The second part of the follow up exercise is to implement a LZW dictionary. The Lempel-Ziv-Welch algorithm compresses data, in particular text data, by creating unique look-up tables (dictionaries) based on the data. The method here is to create dictionaries for each received packet and compare their respective dictionaries against all incoming packets of the opposite protocol. The hypothesis is that two sets of packets that are exfiltrating the same file will have a high correlation between their respective LZW dictionaries. Here, the study seeks to confirm and expand upon the findings of the previous paper.
PDID and Timing Correlation
The third part of the investigation is the analysis of the captured network traffic from the earlier simulated attacks to look for identifying marks contained within either the packet headers, the network routing tables, Domain Name Server (DNS) requests, Dynamic Host Configuration Protocol (DHCP) handshakes, Neighbourhood Discovery messages, or any other configuration/messages captured during the network's operation.
The investigation will then use these identifying marks to build up a device profile, and eventually tie that to a unique Persistent Device Identification (PDID) which can identify the host regardless of which IP version is used for transmission. By linking the IPv4 and IPv6 traffic back to the same source host, a more complete data stream can be analysed for exfiltration attempts.
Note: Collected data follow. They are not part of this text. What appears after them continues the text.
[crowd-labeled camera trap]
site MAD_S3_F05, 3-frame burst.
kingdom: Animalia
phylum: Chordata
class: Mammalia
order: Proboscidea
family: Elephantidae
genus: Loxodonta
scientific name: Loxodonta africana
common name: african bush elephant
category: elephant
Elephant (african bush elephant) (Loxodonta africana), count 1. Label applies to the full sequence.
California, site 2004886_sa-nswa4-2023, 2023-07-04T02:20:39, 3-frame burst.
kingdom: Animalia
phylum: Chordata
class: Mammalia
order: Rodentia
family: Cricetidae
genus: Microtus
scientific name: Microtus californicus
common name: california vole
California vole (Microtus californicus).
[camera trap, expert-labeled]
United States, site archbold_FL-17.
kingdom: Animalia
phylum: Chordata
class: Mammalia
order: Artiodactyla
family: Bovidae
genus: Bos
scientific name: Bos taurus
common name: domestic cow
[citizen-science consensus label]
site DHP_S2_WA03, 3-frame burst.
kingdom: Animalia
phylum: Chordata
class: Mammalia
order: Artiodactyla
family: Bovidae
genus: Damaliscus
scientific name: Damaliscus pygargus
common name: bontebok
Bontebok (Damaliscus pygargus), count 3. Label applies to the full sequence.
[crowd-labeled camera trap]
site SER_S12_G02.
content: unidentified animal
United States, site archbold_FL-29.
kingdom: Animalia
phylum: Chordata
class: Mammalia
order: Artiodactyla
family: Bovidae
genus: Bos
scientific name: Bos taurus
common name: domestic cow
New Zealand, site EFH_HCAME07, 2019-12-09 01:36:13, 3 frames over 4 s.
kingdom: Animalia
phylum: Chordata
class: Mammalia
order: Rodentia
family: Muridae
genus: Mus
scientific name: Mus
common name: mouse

Another avenue for investigation is the correlation of traffic times, and round trips to attempt to identify dual-stack hosts. By correlating the request and response times between various network streams and remote servers, we hope to demonstrate that device identification can be achieved to the level of certainty in which the IPv4 and IPv6 addresses of a single machine can be identified and traced back to the physical host from forensic analysis of the network traffic.
Likewise with the PDID identification, the goal is to identify both the IPv4 and IPv6 network streams and unify them into a contiguous network stream for forensic analysis to detect the hallmarks of dual-stack IP data exfiltration.